Thursday, June 22, 2006

The Dutch movie "A Question of Silence" is realistic. It feels like here. I'm sure there are many differences between Netherlands and US culture, but this movie feels like the same office buildings, streets, chairs, rush, stores--all that.

The one unrealistic thing comes at the start of the movie and the director makes it work, which is good, since it's what the movie is about.

Three women are shopping at their lunch in a so-so clothes store in a so-so tiny mall. They don't know each other. They have each had a difficult morning in terms of respect. The office worker woman, the highest of the three in society, was at a meeting where she said an idea and no one heard it or responded. Then two minutes later a guy said that idea and every one (every guy) said it was a great idea.

The hard working heart of gold waitress at a diner had heard the guy's, the regulars talking about current events and had said her opinion. They did a group sneer saying she was too dumb to know. These guys themselves were not covered with marks of genius. She was really hurt because she knew, she saw them every day. Hurt and angry.

The housewife, Christine, was snarled at by her husband who had no idea how to talk to her. She didn't speak. She doesn't speak for the whole movie. Profound depression, I would say. The movie doesn't say.

So these three women, who didn't know each other, because they wouldn't, are in the small clothes store, the only customers, and the man who manages it who is the only other person there insults one of them.

They make the store furniture into weapons and kill him. They beat him to death with stainless steel store stuff. This is believible inside the movie. It is not vividlly portrayed, thank God.

The public defender, lawyer who is a woman, gets a call about them and we have the four women the movie is about.


Why did they do it, everyone wonders, or seems to wonder. We saw the bad mornings at the beginning of the movie, the women never talk about them, and Karen, the housewife, never talks.

The public defender, very likable smart strong professional woman, talks to them all (or tries to in the case of Christine) and doesn't get much of anywhere.

Her husband, the public defender's husband, a good guy, manages to keep saying the wrong thing. God knows what the right thing to say would be but he's got a gift for saying the wrong thing.

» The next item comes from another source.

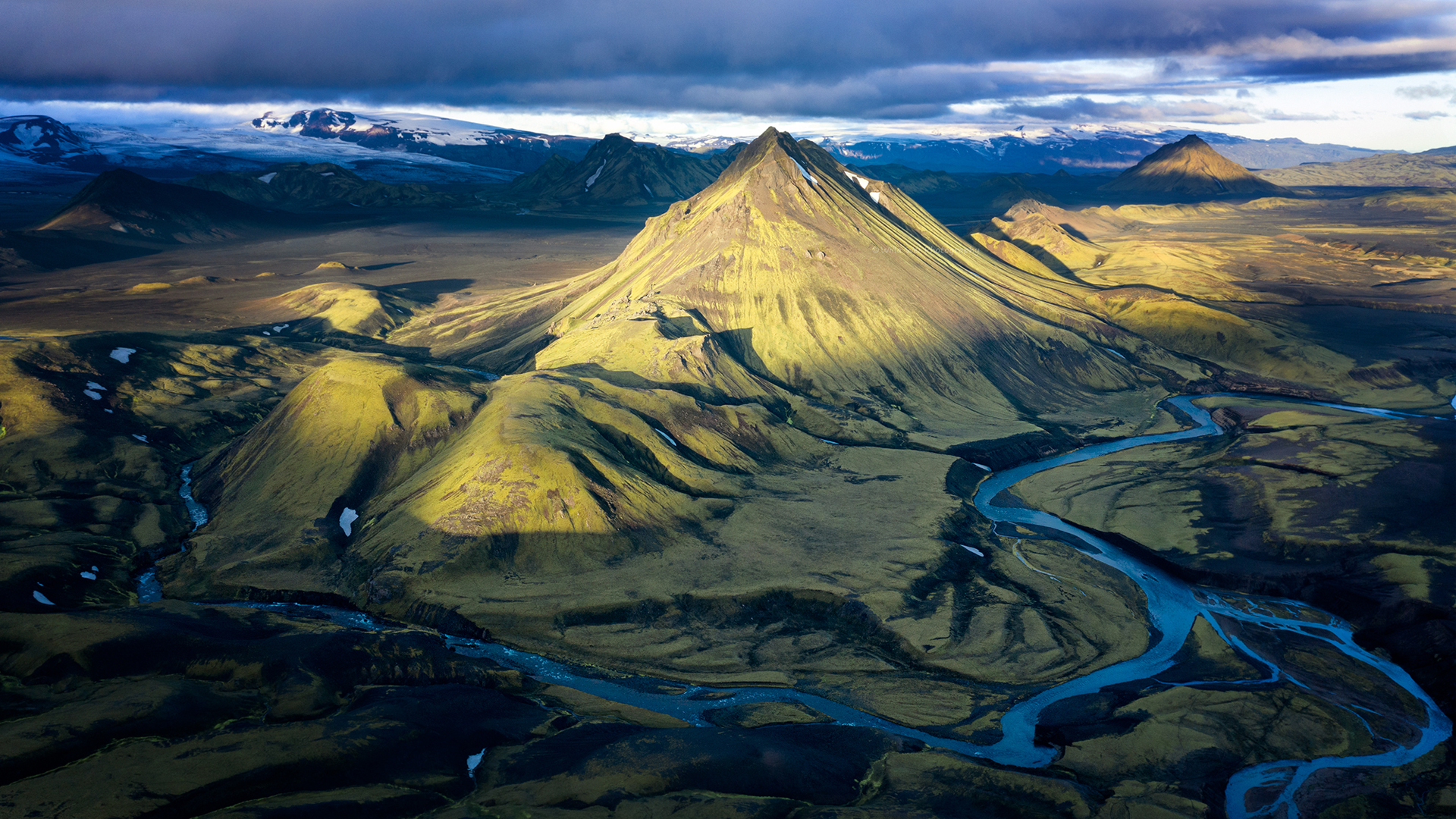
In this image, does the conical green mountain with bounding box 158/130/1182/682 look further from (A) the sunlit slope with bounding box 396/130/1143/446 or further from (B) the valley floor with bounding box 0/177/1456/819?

When the lawyer and the office worker of ignored idea meet it's intense. They are the two women of the four most like each other.

The office worker stands in front of the lawyer and close to her and runs her hands around the lawyers body, starting at the top of her head from about three inches away, slowly. Intense.

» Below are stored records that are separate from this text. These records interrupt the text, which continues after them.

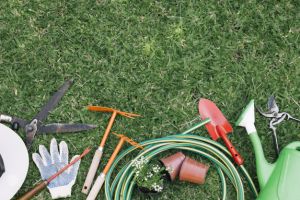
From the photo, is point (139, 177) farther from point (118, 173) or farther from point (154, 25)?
point (154, 25)

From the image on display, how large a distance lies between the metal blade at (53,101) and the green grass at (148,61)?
33 millimetres

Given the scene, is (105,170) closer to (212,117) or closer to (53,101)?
(53,101)

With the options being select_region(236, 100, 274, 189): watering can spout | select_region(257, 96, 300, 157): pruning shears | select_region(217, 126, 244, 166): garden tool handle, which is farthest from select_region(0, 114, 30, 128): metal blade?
select_region(257, 96, 300, 157): pruning shears

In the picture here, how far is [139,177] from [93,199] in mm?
298

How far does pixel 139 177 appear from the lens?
2.67 metres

This makes so much sense to me and I don't know why. Some kind of who are you thing. It feels like it takes a very long time.

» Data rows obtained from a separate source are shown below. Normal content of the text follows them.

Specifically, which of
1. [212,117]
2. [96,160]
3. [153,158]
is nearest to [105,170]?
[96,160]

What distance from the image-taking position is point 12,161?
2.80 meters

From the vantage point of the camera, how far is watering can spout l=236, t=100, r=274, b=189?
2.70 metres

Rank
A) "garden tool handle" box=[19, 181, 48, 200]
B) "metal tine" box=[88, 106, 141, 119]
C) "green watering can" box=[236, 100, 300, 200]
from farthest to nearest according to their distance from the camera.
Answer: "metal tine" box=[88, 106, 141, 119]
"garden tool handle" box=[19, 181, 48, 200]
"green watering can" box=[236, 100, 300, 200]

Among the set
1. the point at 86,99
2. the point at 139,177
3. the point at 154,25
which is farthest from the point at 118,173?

When I saw it happen, I felt like there are many ways we could be with each other that we've missed because of not having enough time, being under too much pressure, no having enough privacy. Whatever this outline-the-aura long gesture was, if the lawyer's husband had been around he would have stopped it with a snort.

And it doesn't lead to anything but thoughts of another world inside a world very much like this one.

The lawyer is under a lot of pressure. The case is getting a lot of press. Everyone she knows tells her what to think about it. Two of her clients aren't helpful in talking to her, and one of them doesn't talk to her or anyone. Her husband, a simple, unlikable guy, can't remember when last she spoke.

The case does not end in the movie. The movie ends while the case is going on and somebody says something to the public defender on the courthouse steps, and she laughs.

That laugh is something else. Not summarizable and very real, sort of like the no-touch touch of the lawyer and her conventionally smartest client.

In the comic strip "Sylvia" by Nicole Hollander, Harry the bartender one time says to Sylvia, "You're always complaining about men. Have you ever thought about what the world would be without me?"

Sylvia says, "Yes, lots of fat, happy women and no crime."

There's something about thinking about that line in the context of this movie because the waitress, that's how she presents herself, as an overweight happy jolly laughing woman. Doesn't like being sneered at though.

We miss the things people don't say because they're sneered at. We miss the gesture we don't think of making because we don't have enough time with each other. There's a lot missing and in its straightforward and strange way this movie puts some of it back.